Though it decided not to reopen its store in the still vacant New Orleans Centre, Macy’s has built a new, larger store in the busy Lakeside Shopping Center in neighboring Metairie and has rebuilt its store in the Esplanade Shopping Mall in Kenner, near the Louis Armstrong International Airport.
Both stores were opening in October 2008, nearly 38 months after Katrina winds and failed levees wrecked both stores and their shopping centers.
Long, Anxious Wait
It has been a long anxious wait for the area. For nearly two years, there was no word whether Macy would return. Several hundred thousand New Orleans area people had no home to return to after evacuating for Katrina, creating doubt about the eventual new size of the marketplace. There was also serious doubt about the ability to find enough employees to operate the stores.
Public officials and shoppers remained hopeful, if not optimistic, although there was no store presence, no building signs and no local advertising to even remind them of the name.

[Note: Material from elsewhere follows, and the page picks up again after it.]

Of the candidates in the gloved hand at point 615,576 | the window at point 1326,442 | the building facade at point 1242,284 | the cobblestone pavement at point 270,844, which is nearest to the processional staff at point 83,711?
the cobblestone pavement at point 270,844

There was little more than Macy’s Thanksgiving Day parade on television to preserve the name.
Macy’s was also a relative newcomer and outsider to the area, at least compared to traditional local favorites like the D. H. Holmes Department Store, Maison Blanche and Godchaux’s, all of which now live only as fond memories.
However, Macy’s is back and the welcome shows how strong that brand name really is.